_Extrait_.
■ ■ ■ ■ ■
Le 22 juin 2012, la 15ème chambre du Tribunal de commerce de Paris a rendu un Jugement riche d’enseignement

Preuve numérique et sur internet : assouplissement des conditions jurisprudentielles de validité

Le e-commerce nécessite l’élaboration de Conditions générales de vente (ci-après CGV), afin de mieux encadrer la relation contractuelle qui lie le site interner à sa clientèle.

En effet, les CGV doivent contenir une information complète et claire afin que le client prenne la mesure des éléments sur lesquels il s'engage.

De fait, les CGV visent tout autant à protéger le cybermarchand que le client.

En l'espèce, le site internet Starlight, qui propose à la vente des places de concert ainsi que des billets pour assister à des évènements sportifs sur internet, a assigné en responsabilité un de ses plus gros concurrents du fait de la reproduction de ses CGV sur son site internet.

Le 22 juin 2012, la 15ème chambre du Tribunal de commerce de Paris a rendu un Jugement riche d’enseignement notamment s’agissant de la question des conditions de preuve sur Internet.

Pour rapporter la preuve de ses prétentions, le site Starlight a requis deux huissiers de justice aux fins de faire constater la prétendue reproduction de ses CGV.

En effet, l’évolution des contentieux liés à l’internet a conduit les juges à établir un véritable droit jurisprudentiel relatif aux conditions de validité des constats dressés pour rapporter la preuve d’un contenu litigieux sur internet.

Il ne suffit plus à l’huissier d’allumer son ordinateur et de réaliser des captures d’écran pour bénéficier d’une preuve irréfutable.

Désormais, la preuve internet doit respecter un certain nombre de pré-requis techniques qui permettent de s’assurer de sa fiabilité.

De manière constante, à défaut de respecter les mesures techniques listées par la jurisprudence, le constat d’huissier est sanctionné par le défaut de force probante (TGI Paris, 4 mars 2003).

Ainsi, selon la jurisprudence, l’huissier instrumentaire doit notamment décrire le cheminement qu'il a lui-même effectué pour accéder à la page Internet contenant l'infraction.

Le constat doit pour ce faire "établir l'existence préalable de liens hypertextes" aux fins de s’assurer que le cheminement doit pouvoir être effectué par n'importe quel Internaute sans "intime connaissance de l'organisation du site". (TGI Paris, 4 mars 2003).

Afin de démontrer que la page visée par le constat est accessible depuis le site internet litigieux, il convient pour l’huissier instrumentaire de se rendre préalablement sur la page d’accueil de ce site, et de décrire avec précision le chemin parcouru et les liens hypertextes cliqués afin d’arriver à cette page.

A défaut, le constat ne démontre pas que la page visée est accessible autrement que pour les internautes ayant une connaissance précise de la structure de ce site.
■ ■ ■ ■ ■
[Données enregistrées]

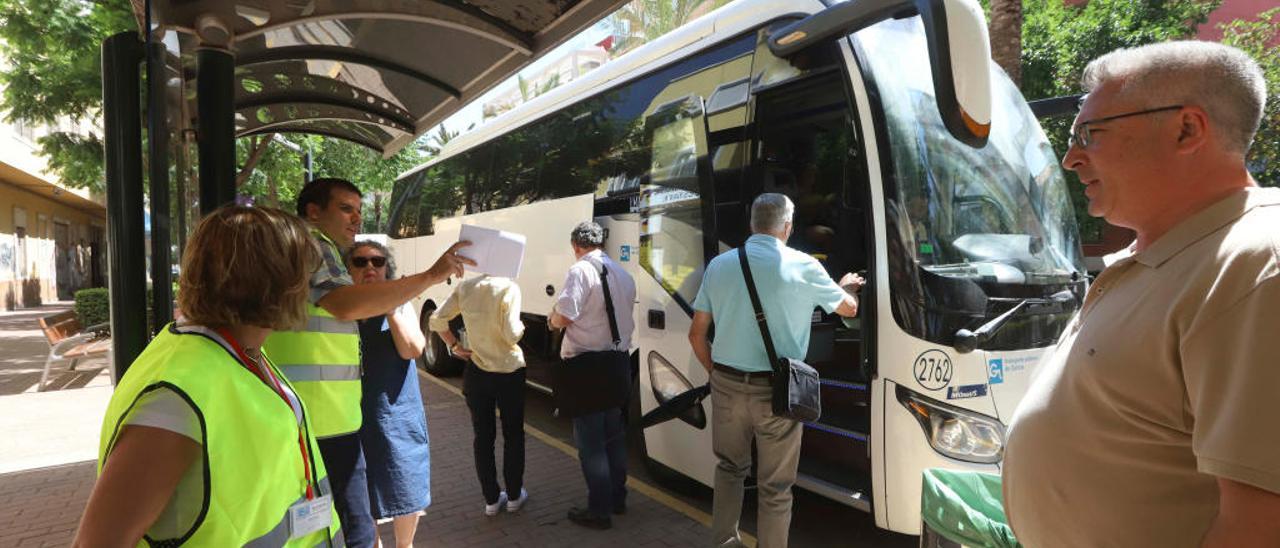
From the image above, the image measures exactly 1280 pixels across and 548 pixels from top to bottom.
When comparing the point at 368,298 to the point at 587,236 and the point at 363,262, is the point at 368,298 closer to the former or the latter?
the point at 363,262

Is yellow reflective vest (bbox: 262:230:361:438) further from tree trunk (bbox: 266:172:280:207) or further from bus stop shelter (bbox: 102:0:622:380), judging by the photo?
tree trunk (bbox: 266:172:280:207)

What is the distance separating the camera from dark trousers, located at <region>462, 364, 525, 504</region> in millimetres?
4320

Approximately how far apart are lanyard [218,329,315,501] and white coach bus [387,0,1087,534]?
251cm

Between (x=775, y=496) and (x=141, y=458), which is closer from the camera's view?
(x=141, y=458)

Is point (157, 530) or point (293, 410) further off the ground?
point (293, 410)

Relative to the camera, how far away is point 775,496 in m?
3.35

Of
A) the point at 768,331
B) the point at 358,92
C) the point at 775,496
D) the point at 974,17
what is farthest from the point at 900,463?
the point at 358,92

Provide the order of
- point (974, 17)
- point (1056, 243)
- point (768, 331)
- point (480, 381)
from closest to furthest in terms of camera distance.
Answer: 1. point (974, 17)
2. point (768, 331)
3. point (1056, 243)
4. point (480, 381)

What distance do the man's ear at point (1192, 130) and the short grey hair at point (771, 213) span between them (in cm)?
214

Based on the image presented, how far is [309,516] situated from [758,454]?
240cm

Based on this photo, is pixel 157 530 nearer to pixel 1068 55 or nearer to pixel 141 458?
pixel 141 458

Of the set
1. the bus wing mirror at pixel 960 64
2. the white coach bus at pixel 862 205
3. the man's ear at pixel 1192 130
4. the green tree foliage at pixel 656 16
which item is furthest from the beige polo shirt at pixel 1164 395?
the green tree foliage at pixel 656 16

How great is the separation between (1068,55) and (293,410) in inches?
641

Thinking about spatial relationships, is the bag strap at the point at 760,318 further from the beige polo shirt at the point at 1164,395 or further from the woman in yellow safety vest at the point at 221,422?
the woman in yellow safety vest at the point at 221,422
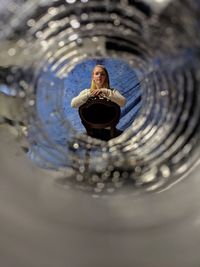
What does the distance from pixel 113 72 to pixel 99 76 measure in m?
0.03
■ ■ ■ ■ ■
_Consigne A_.
Reformulez plus brièvement le paragraphe de l'extrait sur la preuve internet qui commence par « Afin de démontrer que la page visée », en gardant ses faits principaux.
_Consigne B_.
Reproduisez le passage de l'extrait sur la preuve internet allant de « Le e-commerce nécessite » jusqu'à « son site internet. ».
_Consigne C_.
Rédigez la suite de l'extrait sur la preuve internet à partir de sa dernière phrase.

_Résultat A_.
Pour prouver qu'une page est accessible depuis le site litigieux, l'huissier instrumentaire doit d'abord aller sur la page d'accueil de ce site, puis décrire précisément le chemin parcouru et les liens hypertextes cliqués jusqu'à cette page.

_Résultat B_.
Le e-commerce nécessite l’élaboration de Conditions générales de vente (ci-après CGV), afin de mieux encadrer la relation contractuelle qui lie le site interner à sa clientèle.

En effet, les CGV doivent contenir une information complète et claire afin que le client prenne la mesure des éléments sur lesquels il s'engage.

De fait, les CGV visent tout autant à protéger le cybermarchand que le client.

En l'espèce, le site internet Starlight, qui propose à la vente des places de concert ainsi que des billets pour assister à des évènements sportifs sur internet, a assigné en responsabilité un de ses plus gros concurrents du fait de la reproduction de ses CGV sur son site internet.

_Résultat C_.
En l’espèce, l’huissier s’était contenté de copier-coller dans la barre d’adresse du navigateur l’adresse URL fournie par le demandeur, sans s’assurer que cette page était bien accessible en cliquant sur des liens hypertextes depuis la page d’accueil du site internet du défendeur.

Ainsi, l’huissier de justice n’a pas permis de prouver l’existence du lien hypertexte permettant d'accéder aux pages litigieuses, et donc de les porter à la connaissance des internautes.

De même, la jurisprudence retient qu’il convient pour l’huissier en charge du constat, de mentionner l’adresse IP exacte du matériel employé pour procéder à ses constatations.

Or, l’adresse mentionnée par l’huissier sur le constat est une adresse IP fixe appartenant à l’IANA (Internet Corporation for assigned Names and number).

Il était donc certain que l’adresse IP donnée par l’huissier n’était pas la bonne.

Ainsi, cette adresse IP ne renseignait aucunement sur la ligne internet qui a rendu possible la connexion Internet et donc à l’origine des constatations numériques réalisées sur l’Internet par l’huissier.

Si bien qu’aucune vérification du journal de connexion de l’huissier n'était possible pour s’assurer de la véracité de ses constatations.

Par ailleurs, le second constat d’huissier ne mentionnait pas la version de l'antivirus et le « scan » de la base de données de l'ordinateur.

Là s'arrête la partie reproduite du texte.